Unresolved Questions About Cost and Policy Impacts

It remains unclear how policymakers will address the rising costs shifted onto ratepayers and whether regulations will adapt to manage the bifurcation of the buildout. The long-term impact on grid investment, ratepayer protections, and equitable access to power is still evolving. Additionally, the extent to which private, bypass solutions will dominate future infrastructure remains uncertain.

Amazon

industrial gas power plants for backup

As an affiliate, we earn on qualifying purchases.

As an affiliate, we earn on qualifying purchases.

Expected Developments in Grid Policy and Private Power Strategies

Next steps include potential regulatory reforms aimed at reducing interconnection delays and controlling costs. Industry players are likely to continue investing in private power sources to circumvent grid constraints, further entrenching the bifurcated buildout. Monitoring policy debates and grid investment plans in the coming months will be critical to understanding how this bottleneck evolves and whether solutions emerge to balance private and shared infrastructure needs.

Amazon

behind-the-meter solar power systems

As an affiliate, we earn on qualifying purchases.

As an affiliate, we earn on qualifying purchases.

Key Questions

Why has the interconnection queue become the main bottleneck for AI buildout?

The queue has grown to over 2,300 gigawatts, with median connection times rising to nearly five years, creating delays that slow down project deployment despite available capital and demand.

How are developers bypassing the grid constraint?

Many are building private power sources, such as gas plants or co-located nuclear facilities, to meet immediate needs, shifting costs onto ratepayers for shared infrastructure.

What are the political implications of the bypass solutions?

The costs of private power solutions often land on ratepayers, fueling political debates about cost allocation, grid investment, and equitable access, especially as projects bypass the traditional grid process.

Will policy changes address the interconnection delays?

It is uncertain.

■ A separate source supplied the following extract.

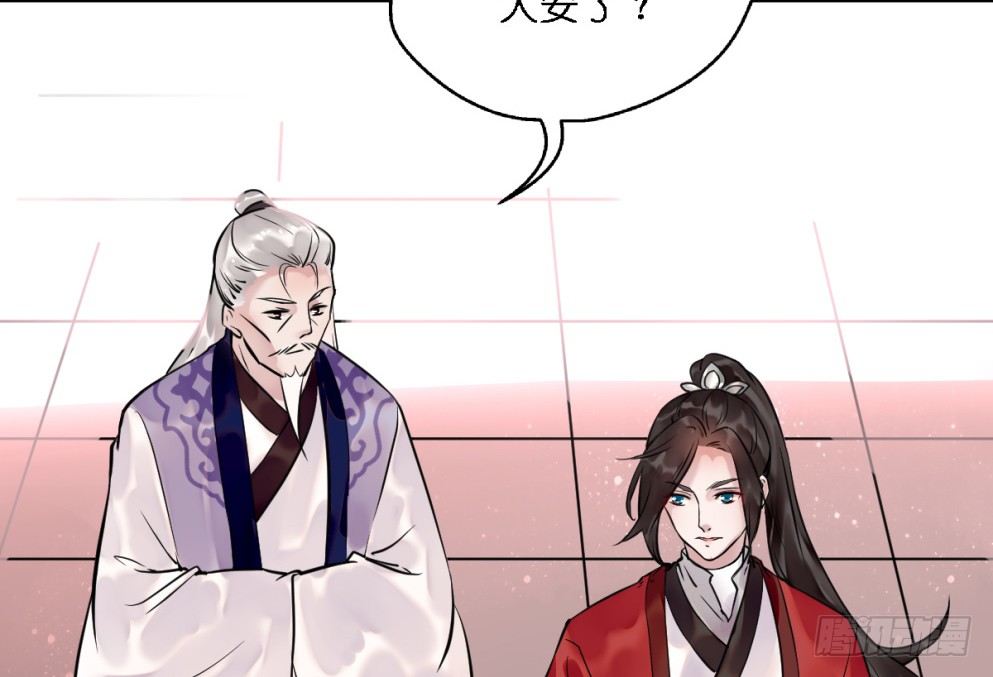第二十三话29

Regulatory reforms are being discussed, but whether they will effectively reduce delays and costs remains to be seen, and private solutions are likely to persist.

What does this mean for the future of AI infrastructure expansion?

The shift suggests a bifurcated future where private, self-powered data centers grow faster, while grid-dependent projects face long delays, potentially impacting the overall pace and cost of AI development.

Source: ThorstenMeyerAI.com

You May Also Like

15 Best Graphics Cards for Gaming, AI, and Creative Work in 2026

Thorsten Meyer AI’s 2026 roundup favors 16GB cards, RTX 5090 power and Radeon AI Pro memory, with pricing and test data still open.

AI prompt audit log for marketing agencies

Small marketing agencies are testing a new AI prompt audit log to improve review and approval processes for client deliverables, aiming to enhance trust and quality control.

The unbundling of the budget app. Why a conversational finance surface absorbs what the personal-finance apps charge for, and what survives the absorption.

OpenAI’s launch of a personal-finance surface inside ChatGPT marks a significant shift, absorbing core functions of standalone budget apps and reshaping the category.

When Your Boss Is a Bot: How Algorithms Are Managing Humans at Work

Algorithms now manage many aspects of work, raising questions about transparency, bias, and ethics—discover how to navigate this AI-driven workplace.